Figure 4. CRB of signal direction estimation versus SNR.

Figure 5. CRB of signal direction estimation versus sample number.

Figure 6 shows the CRB performance of the space-time array for different velocities. We set the same scenario as Figure 4, and the signal carrier frequency, sample number and sample interval are also unchanged. The dimension of $\mathit{b}\left(\theta \right)$ is 10 ($J$ = 10). We can observe that the CRB performance improved with the velocity gets larger. When the velocity reaches 300 m/s, the CRB can reach below 0.01° for high SNR. Besides, for low SNR, the improvement is more obvious.

Figure 6. CRB versus SNR for different values of the velocity.

Like Figure 6, we depict five curves to represent different temporal manifold vector dimensions in Figure 7. The velocity is 200 m/s and other conditions stay the same. It can be seen that the performance is better with more equivalent temporal array elements, but the improvement tendency becomes slower with enlarged $J$. Besides, we know that the complexity of the space-time array will extend when $J$ increases, so it is important to make a compromise between complexity and performance for the selection of $J$.

Figure 7. CRB versus SNR for different values of the temporal dimension.

In Figure 6 and Figure 7, specially, when $v$ = 0 or $J$ = 1, the performance curve is coincident with the curve of the conventional array.
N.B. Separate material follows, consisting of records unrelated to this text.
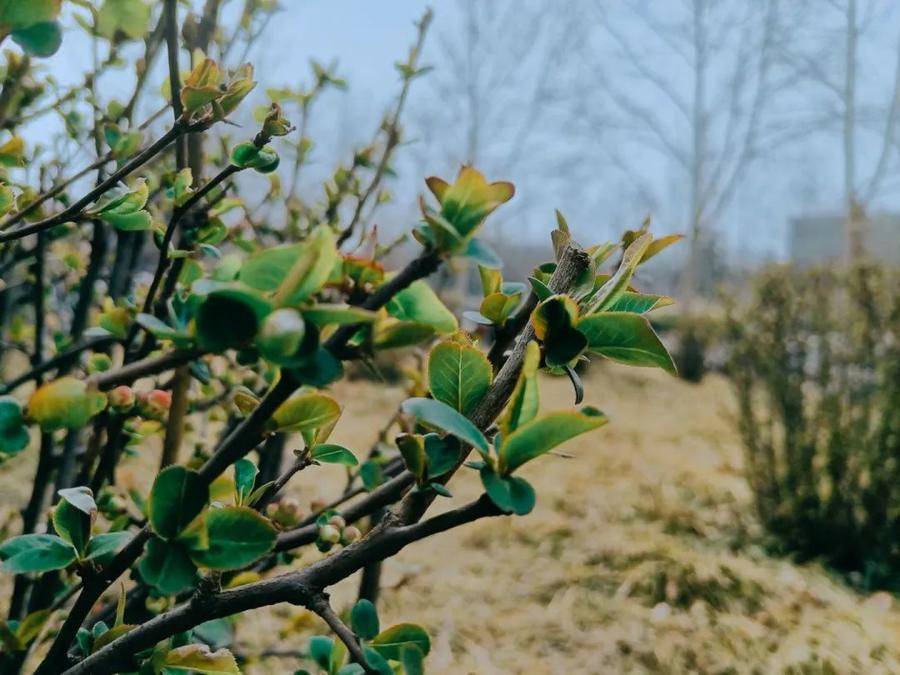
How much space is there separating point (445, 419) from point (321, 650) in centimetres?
38

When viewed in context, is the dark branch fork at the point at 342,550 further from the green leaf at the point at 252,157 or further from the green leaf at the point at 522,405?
the green leaf at the point at 252,157

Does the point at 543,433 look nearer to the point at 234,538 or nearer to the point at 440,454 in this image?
the point at 440,454

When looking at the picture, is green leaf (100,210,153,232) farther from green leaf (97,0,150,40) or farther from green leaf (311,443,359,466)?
green leaf (311,443,359,466)

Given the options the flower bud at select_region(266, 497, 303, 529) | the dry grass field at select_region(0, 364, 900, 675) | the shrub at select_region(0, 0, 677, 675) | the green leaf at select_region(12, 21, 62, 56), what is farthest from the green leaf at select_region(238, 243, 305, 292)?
the dry grass field at select_region(0, 364, 900, 675)

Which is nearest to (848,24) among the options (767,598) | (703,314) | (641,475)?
(703,314)

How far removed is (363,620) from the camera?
57 cm

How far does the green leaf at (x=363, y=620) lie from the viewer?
572 millimetres

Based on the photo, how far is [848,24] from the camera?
1473 cm

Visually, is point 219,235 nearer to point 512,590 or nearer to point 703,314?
point 512,590

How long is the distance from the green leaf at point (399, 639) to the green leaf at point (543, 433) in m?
0.23

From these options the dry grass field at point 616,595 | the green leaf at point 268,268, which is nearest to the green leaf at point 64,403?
the green leaf at point 268,268

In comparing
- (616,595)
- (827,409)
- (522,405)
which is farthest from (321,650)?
(827,409)

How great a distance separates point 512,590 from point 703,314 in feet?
31.0

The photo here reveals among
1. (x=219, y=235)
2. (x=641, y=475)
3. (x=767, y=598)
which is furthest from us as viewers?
(x=641, y=475)
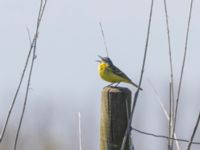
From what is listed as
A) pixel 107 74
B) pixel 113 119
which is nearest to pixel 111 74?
pixel 107 74

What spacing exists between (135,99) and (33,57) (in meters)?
0.73

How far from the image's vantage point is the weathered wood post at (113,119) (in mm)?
4742

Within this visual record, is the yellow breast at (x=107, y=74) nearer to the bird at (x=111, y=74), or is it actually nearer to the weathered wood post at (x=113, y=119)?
the bird at (x=111, y=74)

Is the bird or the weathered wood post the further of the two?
the bird

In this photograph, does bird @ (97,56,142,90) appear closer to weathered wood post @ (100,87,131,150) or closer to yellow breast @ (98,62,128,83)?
yellow breast @ (98,62,128,83)

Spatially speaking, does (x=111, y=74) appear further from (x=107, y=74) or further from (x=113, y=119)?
(x=113, y=119)

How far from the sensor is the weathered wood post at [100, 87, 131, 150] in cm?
474

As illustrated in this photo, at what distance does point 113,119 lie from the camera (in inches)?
187

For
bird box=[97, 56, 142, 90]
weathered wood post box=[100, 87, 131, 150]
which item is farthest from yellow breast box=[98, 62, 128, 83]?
weathered wood post box=[100, 87, 131, 150]

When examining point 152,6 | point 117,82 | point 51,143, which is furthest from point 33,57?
point 51,143

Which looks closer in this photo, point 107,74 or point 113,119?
point 113,119

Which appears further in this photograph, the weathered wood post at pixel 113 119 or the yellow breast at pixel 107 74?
the yellow breast at pixel 107 74

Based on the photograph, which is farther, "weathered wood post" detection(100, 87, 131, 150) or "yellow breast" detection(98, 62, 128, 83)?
"yellow breast" detection(98, 62, 128, 83)

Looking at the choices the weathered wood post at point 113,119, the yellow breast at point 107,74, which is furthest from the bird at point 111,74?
the weathered wood post at point 113,119
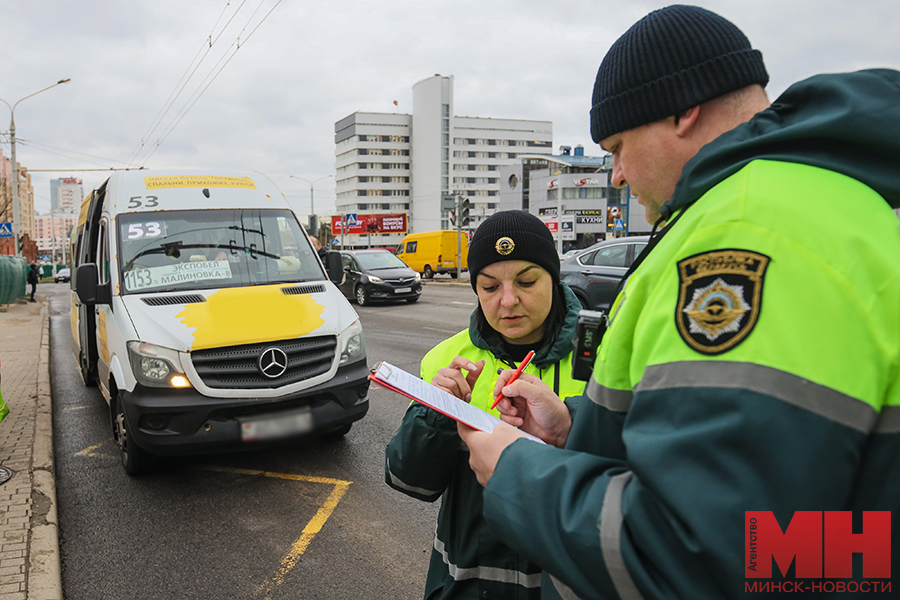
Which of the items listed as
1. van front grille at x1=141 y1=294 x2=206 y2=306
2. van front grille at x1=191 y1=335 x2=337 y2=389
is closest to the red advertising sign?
van front grille at x1=141 y1=294 x2=206 y2=306

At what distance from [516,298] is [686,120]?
1106 millimetres

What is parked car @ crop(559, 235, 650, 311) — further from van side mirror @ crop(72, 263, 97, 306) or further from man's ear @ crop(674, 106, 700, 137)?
man's ear @ crop(674, 106, 700, 137)

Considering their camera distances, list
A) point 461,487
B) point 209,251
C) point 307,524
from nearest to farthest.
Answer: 1. point 461,487
2. point 307,524
3. point 209,251

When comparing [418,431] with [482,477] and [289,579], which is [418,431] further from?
[289,579]

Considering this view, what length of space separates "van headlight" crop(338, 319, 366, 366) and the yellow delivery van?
26.7 m

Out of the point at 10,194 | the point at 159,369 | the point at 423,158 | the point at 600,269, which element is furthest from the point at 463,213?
the point at 423,158

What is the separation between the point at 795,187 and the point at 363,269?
1729 centimetres

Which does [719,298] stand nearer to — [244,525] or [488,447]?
[488,447]

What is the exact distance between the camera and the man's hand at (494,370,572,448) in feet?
4.73

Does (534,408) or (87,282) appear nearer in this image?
(534,408)

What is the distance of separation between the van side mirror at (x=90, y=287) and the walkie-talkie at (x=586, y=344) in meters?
4.65

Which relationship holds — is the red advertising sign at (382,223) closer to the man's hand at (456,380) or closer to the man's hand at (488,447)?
the man's hand at (456,380)

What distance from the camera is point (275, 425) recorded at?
423cm

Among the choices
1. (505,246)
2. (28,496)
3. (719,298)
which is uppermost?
(505,246)
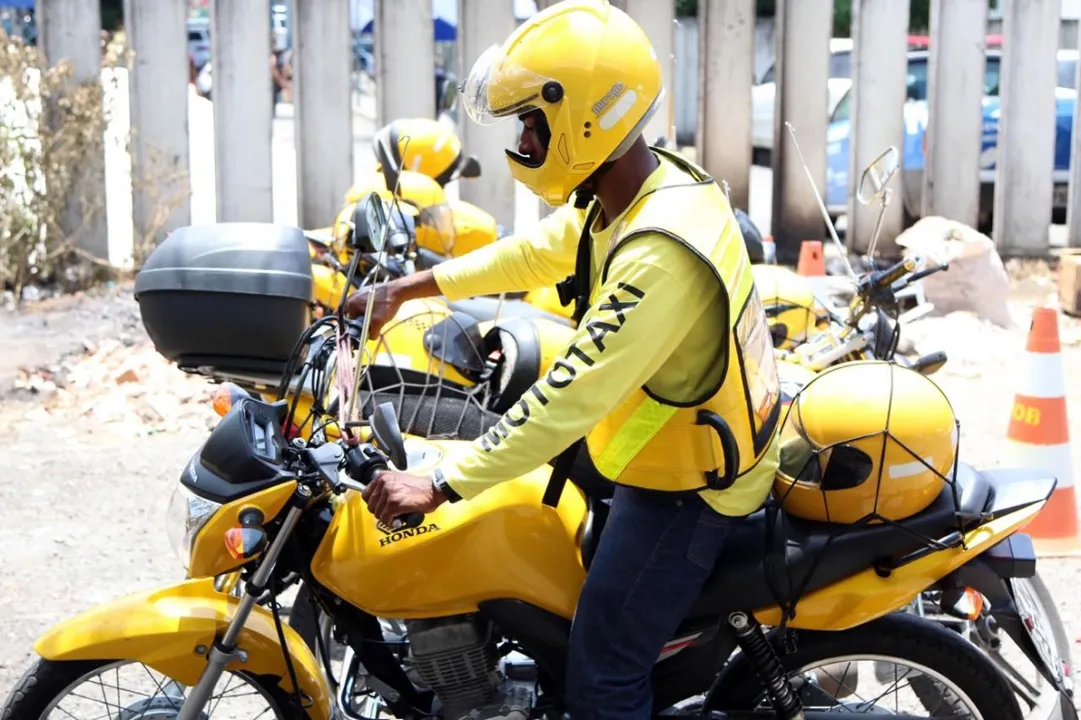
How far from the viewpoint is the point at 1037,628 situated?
10.3ft

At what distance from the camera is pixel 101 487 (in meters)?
6.07

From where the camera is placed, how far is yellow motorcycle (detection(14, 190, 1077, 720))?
292 cm

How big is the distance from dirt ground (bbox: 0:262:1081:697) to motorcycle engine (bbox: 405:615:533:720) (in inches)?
70.1

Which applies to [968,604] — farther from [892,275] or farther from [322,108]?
[322,108]

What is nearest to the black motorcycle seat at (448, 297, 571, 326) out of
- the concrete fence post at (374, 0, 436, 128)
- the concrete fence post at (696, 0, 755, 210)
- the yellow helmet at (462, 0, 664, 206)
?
the yellow helmet at (462, 0, 664, 206)

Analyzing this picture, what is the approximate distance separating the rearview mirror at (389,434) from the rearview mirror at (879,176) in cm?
205

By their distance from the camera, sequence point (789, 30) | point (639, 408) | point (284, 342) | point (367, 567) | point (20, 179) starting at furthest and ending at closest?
point (789, 30)
point (20, 179)
point (284, 342)
point (367, 567)
point (639, 408)

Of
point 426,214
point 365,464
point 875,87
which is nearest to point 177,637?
point 365,464

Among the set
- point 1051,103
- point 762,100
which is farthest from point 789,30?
Result: point 1051,103

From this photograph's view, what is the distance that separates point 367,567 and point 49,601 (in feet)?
7.67

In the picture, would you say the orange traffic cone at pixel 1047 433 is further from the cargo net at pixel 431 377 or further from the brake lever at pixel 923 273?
the cargo net at pixel 431 377

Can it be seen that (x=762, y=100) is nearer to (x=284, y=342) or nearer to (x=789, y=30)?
(x=789, y=30)

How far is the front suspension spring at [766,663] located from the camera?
9.73ft

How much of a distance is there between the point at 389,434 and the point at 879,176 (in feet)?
7.11
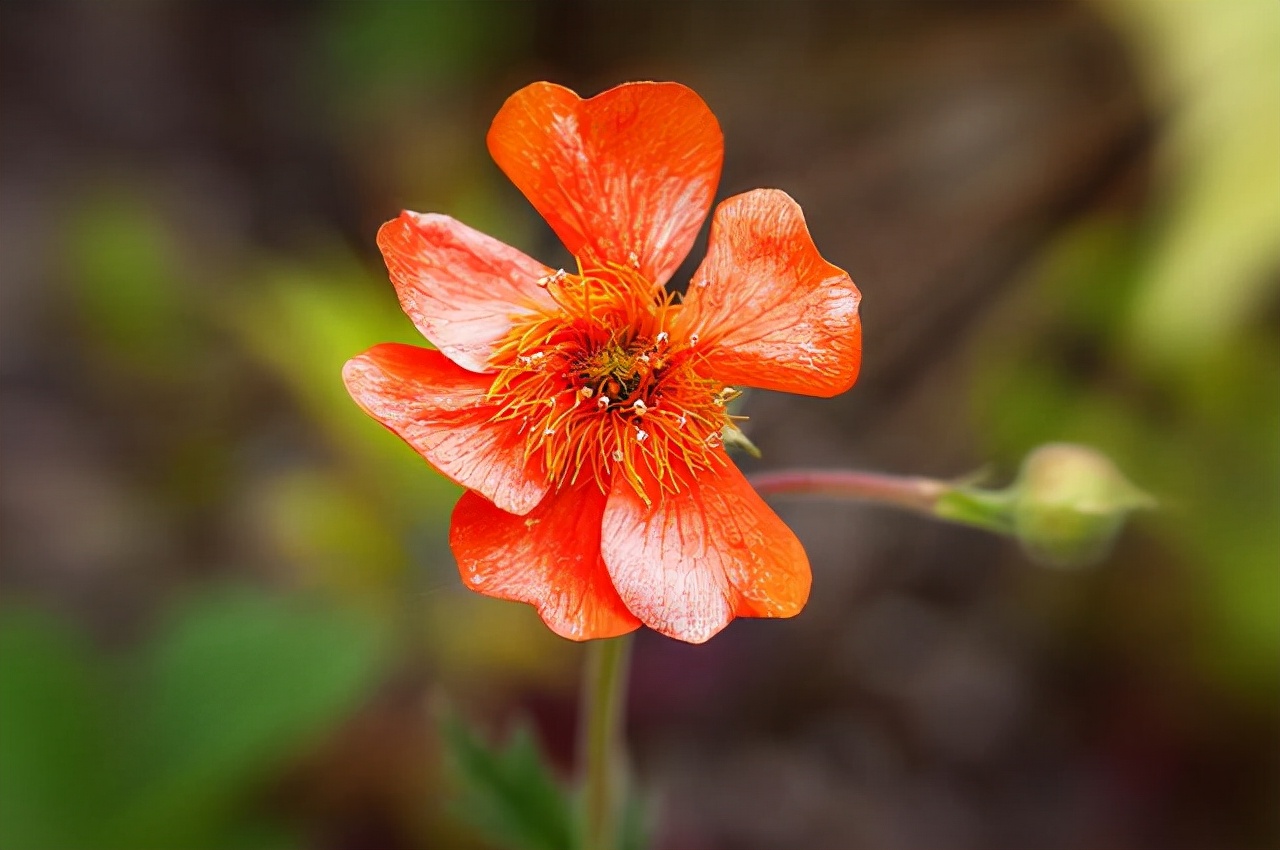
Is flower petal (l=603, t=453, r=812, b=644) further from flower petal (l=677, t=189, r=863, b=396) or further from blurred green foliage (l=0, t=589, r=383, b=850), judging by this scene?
blurred green foliage (l=0, t=589, r=383, b=850)

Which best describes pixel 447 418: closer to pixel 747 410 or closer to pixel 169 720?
pixel 169 720

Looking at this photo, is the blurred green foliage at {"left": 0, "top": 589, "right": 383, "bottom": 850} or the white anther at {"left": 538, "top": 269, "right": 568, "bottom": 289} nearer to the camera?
the white anther at {"left": 538, "top": 269, "right": 568, "bottom": 289}

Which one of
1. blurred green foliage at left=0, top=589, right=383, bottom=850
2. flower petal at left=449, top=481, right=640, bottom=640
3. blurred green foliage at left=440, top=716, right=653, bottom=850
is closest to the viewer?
flower petal at left=449, top=481, right=640, bottom=640

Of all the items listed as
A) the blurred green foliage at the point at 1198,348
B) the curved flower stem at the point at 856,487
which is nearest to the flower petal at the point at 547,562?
the curved flower stem at the point at 856,487

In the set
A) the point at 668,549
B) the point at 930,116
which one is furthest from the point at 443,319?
the point at 930,116

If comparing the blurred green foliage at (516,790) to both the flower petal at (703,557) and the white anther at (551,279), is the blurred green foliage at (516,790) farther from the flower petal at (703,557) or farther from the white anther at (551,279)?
the white anther at (551,279)

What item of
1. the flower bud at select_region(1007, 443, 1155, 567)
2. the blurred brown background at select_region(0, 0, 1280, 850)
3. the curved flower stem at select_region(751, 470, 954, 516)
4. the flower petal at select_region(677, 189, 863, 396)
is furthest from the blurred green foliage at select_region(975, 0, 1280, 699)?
the flower petal at select_region(677, 189, 863, 396)
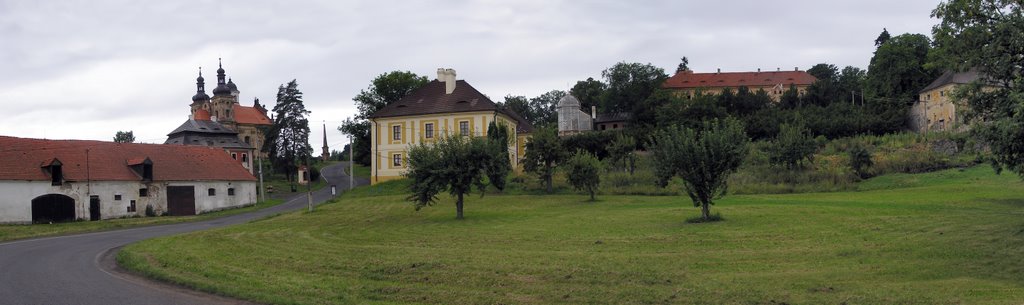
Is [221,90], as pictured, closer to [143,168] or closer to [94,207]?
[143,168]

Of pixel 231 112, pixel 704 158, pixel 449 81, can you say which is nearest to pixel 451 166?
pixel 704 158

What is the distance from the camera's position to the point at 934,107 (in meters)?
80.4

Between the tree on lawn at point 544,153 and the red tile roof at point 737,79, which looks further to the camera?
the red tile roof at point 737,79

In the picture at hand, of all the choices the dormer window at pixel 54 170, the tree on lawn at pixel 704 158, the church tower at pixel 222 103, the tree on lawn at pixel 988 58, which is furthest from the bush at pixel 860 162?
the church tower at pixel 222 103

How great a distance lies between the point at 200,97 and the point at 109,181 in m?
82.9

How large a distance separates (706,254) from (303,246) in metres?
11.3

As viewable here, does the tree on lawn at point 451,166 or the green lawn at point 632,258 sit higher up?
the tree on lawn at point 451,166

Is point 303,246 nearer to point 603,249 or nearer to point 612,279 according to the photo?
point 603,249

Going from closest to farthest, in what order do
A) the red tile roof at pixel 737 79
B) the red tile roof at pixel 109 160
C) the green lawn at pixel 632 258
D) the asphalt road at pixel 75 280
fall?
1. the green lawn at pixel 632 258
2. the asphalt road at pixel 75 280
3. the red tile roof at pixel 109 160
4. the red tile roof at pixel 737 79

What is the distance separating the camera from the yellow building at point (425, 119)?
59.8 meters

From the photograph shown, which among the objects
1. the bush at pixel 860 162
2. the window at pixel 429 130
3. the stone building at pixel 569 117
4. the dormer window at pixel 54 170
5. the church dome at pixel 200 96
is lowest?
the bush at pixel 860 162

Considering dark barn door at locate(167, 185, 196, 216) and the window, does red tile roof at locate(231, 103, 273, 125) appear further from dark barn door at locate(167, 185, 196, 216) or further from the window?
dark barn door at locate(167, 185, 196, 216)

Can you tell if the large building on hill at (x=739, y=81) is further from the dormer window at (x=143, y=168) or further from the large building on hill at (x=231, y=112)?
the dormer window at (x=143, y=168)

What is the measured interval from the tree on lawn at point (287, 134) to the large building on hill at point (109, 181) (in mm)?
22394
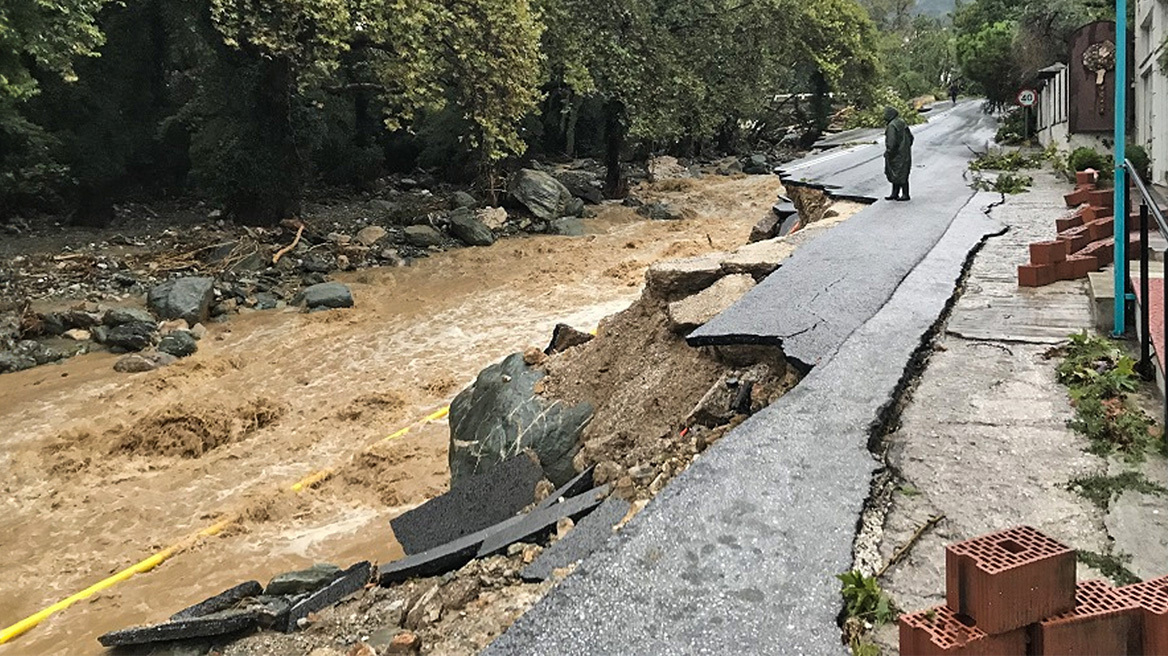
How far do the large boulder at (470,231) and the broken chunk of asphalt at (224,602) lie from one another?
16.7 meters

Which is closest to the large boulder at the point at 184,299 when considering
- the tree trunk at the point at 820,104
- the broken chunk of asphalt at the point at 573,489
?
the broken chunk of asphalt at the point at 573,489

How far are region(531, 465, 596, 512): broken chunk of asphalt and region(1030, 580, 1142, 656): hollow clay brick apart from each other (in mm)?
3473

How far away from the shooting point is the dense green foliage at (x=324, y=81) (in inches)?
762

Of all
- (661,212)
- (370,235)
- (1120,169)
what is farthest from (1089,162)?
(370,235)

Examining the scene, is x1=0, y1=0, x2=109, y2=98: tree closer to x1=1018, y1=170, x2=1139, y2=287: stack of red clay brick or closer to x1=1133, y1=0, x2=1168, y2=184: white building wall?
x1=1018, y1=170, x2=1139, y2=287: stack of red clay brick

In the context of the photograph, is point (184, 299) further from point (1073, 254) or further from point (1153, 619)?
point (1153, 619)

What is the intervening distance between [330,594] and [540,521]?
5.02ft

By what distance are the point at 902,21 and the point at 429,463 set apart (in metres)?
91.5

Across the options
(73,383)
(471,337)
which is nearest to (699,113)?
(471,337)

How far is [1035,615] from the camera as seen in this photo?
2357 mm

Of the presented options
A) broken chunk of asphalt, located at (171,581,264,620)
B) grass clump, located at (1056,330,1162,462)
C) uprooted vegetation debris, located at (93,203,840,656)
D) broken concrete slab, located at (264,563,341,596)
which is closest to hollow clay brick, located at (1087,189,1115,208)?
uprooted vegetation debris, located at (93,203,840,656)

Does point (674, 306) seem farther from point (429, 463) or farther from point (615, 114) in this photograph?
point (615, 114)

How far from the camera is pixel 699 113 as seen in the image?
28.6 m

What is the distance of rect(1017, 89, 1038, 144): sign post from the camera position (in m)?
24.3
Under the condition that $v$ = 0, i.e., the array is static, there is no Doppler shift in the signal time domain. The temporal manifold vector $\mathit{b}\left(\theta \right)={\left[1,1,\cdots ,1\right]}^T$, which does not contain DOA information. Therefore, although the dimension of the space-time manifold vector is enlarged, the available information is not increased so that the performance is not improved. On the other hand, for the case that the signal has relatively wide bandwidth, whose coherent time is short, the number of the samples in a time segment is limited. In the worst case (i.e., $J$ = 1), the dimension of the array steering vector is not extended, which means that the DOA information in time domain is not employed, so the performance curve also converges to the curve of the conventional array.

5. Conclusions

This paper constructs a joint space-time array model based on a moving platform. The proposed space-time array combines spatial information with temporal information and obtains better performance than a conventional array, which makes it applicable in those conditions assumed in this paper. The theoretical analysis demonstrates that the space-time array improves the distinguishable source number, spatial resolution and estimation accuracy. Numerical simulations validate our deduction and illustrate the reliability of the space-time array performance. Nevertheless, our method requires that the duration of the time segment be less than the coherence time of the signal. When the signal bandwidth is relatively wide, the performance of proposed space-time array will degrade severely. Thus, our future work will focus on developing methods for more general environment.